Neste momento em que estamos passando por momentos bem difíceis no mundo e especialmente no Brasil, com toda essa crise do sistema de saúde e a crise econômica provocada pela pandemia do Covid, eu pergunto: será que a nossa sociedade consegue se tornar mais alinhada, mais voltada para os interesses comuns de seus cidadãos? O que precisaria mudar no comportamento da nossa sociedade para que nossas ações possam ser mais eficazes, no sentido de termos um mercado mais socialmente orientado e um Estado mais socialmente responsável?

Márcio entende que é preciso “olhar para a sociedade e perceber que ela pode estar em cima de uma riqueza e, mesmo assim, viver na miséria, no entanto, energia é vida. E a energia mais desperdiçada é a força das nossas ideias. Por isso a importância de colocar várias gerações para trabalhar por uma causa”. Ele não abre mão do valor “Prosperidade”, que é um dos valores da ENP, por entender que a grande motivação das pessoas é contribuir para a prosperidade do local onde elas estão.

Esses exemplos de lideranças são promissores em uma sociedade que se entende como “solidária”, mas tem dificuldade de se organizar para aproveitar melhor suas riquezas em função da sua população. Em parte, podemos atribuir esta culpa aos políticos e dirigentes do país, mas a forma como a sociedade se posiciona e reage interfere também na forma como os políticos atuam.

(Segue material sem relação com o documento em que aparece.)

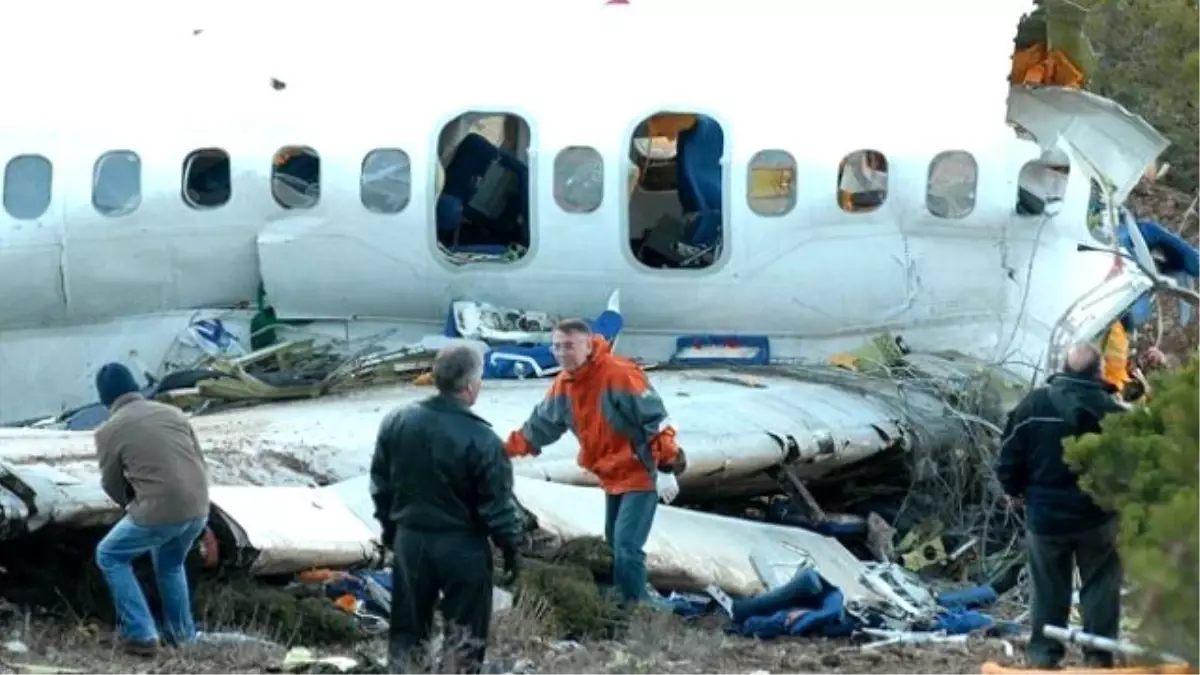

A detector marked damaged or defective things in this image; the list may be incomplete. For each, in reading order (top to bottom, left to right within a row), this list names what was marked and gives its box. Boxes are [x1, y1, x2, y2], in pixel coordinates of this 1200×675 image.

broken airplane window [2, 152, 51, 218]
broken airplane window [92, 151, 142, 216]
broken airplane window [181, 148, 230, 208]
broken airplane window [271, 145, 319, 208]
broken airplane window [357, 148, 410, 213]
broken airplane window [432, 111, 525, 264]
broken airplane window [554, 145, 604, 212]
broken airplane window [628, 111, 720, 267]
broken airplane window [748, 149, 796, 214]
broken airplane window [840, 149, 888, 212]
broken airplane window [921, 149, 979, 218]
broken airplane window [1012, 157, 1070, 214]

Sendo assim, nós temos muita culpa em termos dirigentes que não conseguem alavancar o país deixando a gente com uma certa saudade de um país que não chegou a acontecer.

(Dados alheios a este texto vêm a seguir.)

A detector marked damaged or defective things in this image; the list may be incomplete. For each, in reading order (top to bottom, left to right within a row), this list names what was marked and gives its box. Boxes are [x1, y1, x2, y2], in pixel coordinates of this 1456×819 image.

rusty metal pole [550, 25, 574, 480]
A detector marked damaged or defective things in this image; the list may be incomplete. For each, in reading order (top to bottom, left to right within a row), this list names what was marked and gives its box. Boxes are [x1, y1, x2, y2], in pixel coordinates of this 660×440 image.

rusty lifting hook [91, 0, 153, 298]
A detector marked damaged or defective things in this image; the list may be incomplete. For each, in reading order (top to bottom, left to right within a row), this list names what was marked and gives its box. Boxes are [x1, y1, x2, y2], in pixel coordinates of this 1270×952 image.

Para conseguir destravar o progresso que nosso país é capaz de desenvolver, precisamos ter muitas lideranças que sejam usinas de energia, assim como o Márcio Félix, e estarmos sempre prontos para novos projetos e empreendimentos que façam do nosso planeta sempre um bom lugar para se morar. Como Márcio falou em seu encerramento da entrevista: “tem muito mais riquezas e tesouros nas pessoas do que a gente normalmente imagina... O Brasil tem 210 milhões de pepitas de ouro ou diamantes que muitas vezes não foram lapidados... Quando se lança em uma iniciativa ao universo, aparecem pessoas para ajudar e as soluções vêm. Quando a gente se move para um objetivo de interesse maior, não tem como dar errado”.

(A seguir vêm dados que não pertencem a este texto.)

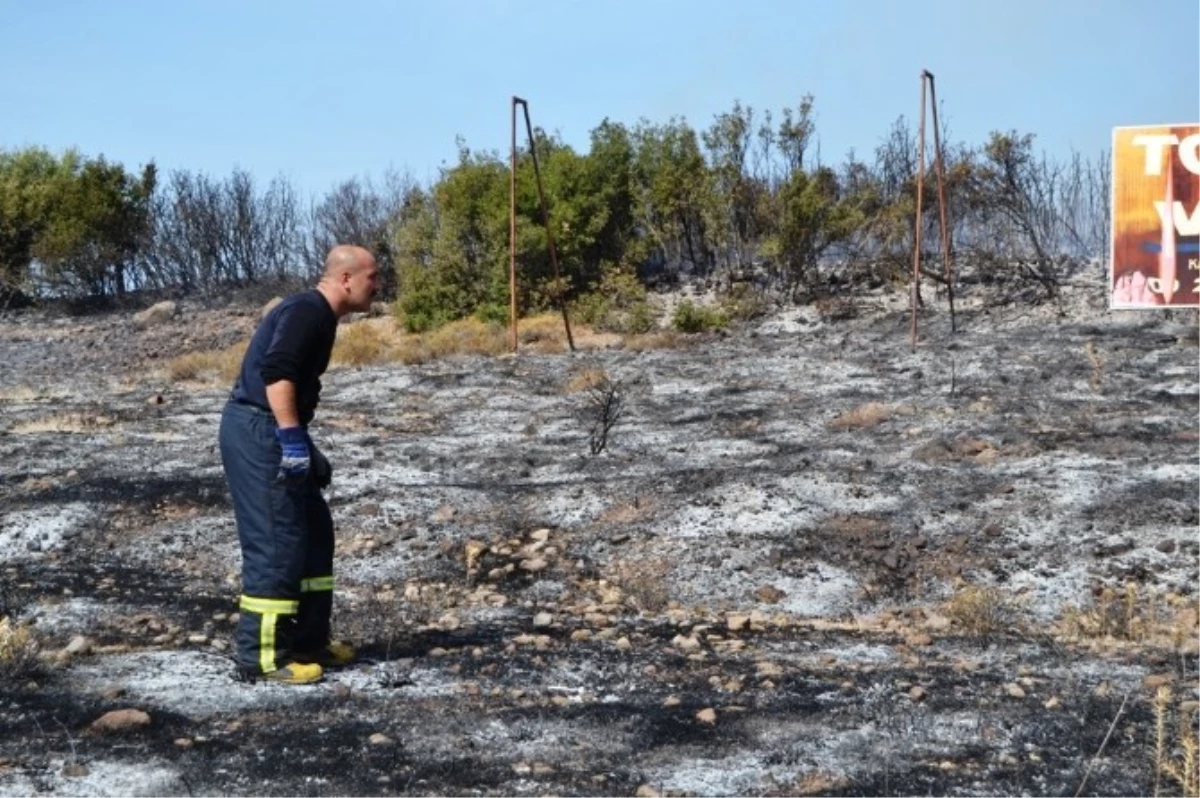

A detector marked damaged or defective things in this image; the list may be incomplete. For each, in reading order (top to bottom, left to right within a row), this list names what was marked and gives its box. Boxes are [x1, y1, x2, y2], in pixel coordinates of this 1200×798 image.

De minha experiência aprendi que participar de projetos que envolvam a sociedade nos faz entender melhor qual o nosso papel dentro dela. Com a oportunidade de participar do Programa Ciranda Capixaba, eu pude conhecer melhor o estado do Espírito Santo e vi uma sociedade fervilhante de boas ideias e ótimos projetos e isso me ajudou a entender melhor o meu propósito de ajudar as pessoas e as organizações a serem mais conscientes do seu papel na sociedade.